Rewrite the lines starting at the one containing "Which item from" and ending at the final line, replacing "camera" with "observer" and leaving everything else unchanged.

[A run of lines]
-- -- --

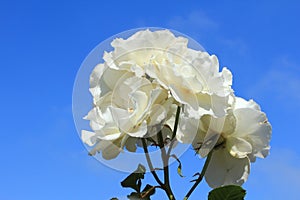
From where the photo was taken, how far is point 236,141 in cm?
171

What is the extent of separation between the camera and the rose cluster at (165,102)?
150cm

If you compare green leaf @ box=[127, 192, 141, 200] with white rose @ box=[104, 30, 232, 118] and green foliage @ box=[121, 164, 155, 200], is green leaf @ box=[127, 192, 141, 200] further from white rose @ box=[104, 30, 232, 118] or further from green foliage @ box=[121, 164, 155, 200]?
white rose @ box=[104, 30, 232, 118]

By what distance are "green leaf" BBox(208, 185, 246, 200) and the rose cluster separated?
0.48 ft

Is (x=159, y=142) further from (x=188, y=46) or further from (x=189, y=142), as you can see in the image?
(x=188, y=46)

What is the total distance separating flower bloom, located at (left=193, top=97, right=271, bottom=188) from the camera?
168cm

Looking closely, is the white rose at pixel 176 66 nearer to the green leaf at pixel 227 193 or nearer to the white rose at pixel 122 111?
the white rose at pixel 122 111

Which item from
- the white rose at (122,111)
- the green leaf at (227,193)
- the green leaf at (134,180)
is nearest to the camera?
the white rose at (122,111)

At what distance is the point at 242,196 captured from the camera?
5.32ft

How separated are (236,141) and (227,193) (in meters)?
0.20

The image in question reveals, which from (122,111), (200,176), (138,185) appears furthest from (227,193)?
(122,111)

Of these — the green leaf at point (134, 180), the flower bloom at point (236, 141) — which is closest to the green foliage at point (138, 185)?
the green leaf at point (134, 180)

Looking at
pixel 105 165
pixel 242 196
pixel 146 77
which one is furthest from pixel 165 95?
pixel 242 196

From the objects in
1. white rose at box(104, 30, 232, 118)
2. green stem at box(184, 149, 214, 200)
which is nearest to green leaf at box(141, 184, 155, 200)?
green stem at box(184, 149, 214, 200)

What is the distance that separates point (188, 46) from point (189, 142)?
31 cm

-- -- --

| Solution to the problem |
Which item from
- the white rose at (122,111)
- the green leaf at (227,193)
- the green leaf at (134,180)
is nearest to the observer?
the white rose at (122,111)

At what distance is the point at 242,196 captured from the observer?
5.32ft

How separated are (236,141) and (227,193) (in meters)?
0.20

The image in question reveals, which from (122,111), (200,176), (138,185) appears furthest from (227,193)?
(122,111)

Of these — the green leaf at point (134, 180), the flower bloom at point (236, 141) — which is closest to the green foliage at point (138, 185)?
the green leaf at point (134, 180)

Looking at
pixel 105 165
pixel 242 196
pixel 146 77
which one is furthest from pixel 165 95?
pixel 242 196

From the objects in
1. white rose at box(104, 30, 232, 118)
2. green stem at box(184, 149, 214, 200)
which is nearest to green leaf at box(141, 184, 155, 200)?
green stem at box(184, 149, 214, 200)

What is the distance that separates point (188, 46) from point (189, 142)?
31 cm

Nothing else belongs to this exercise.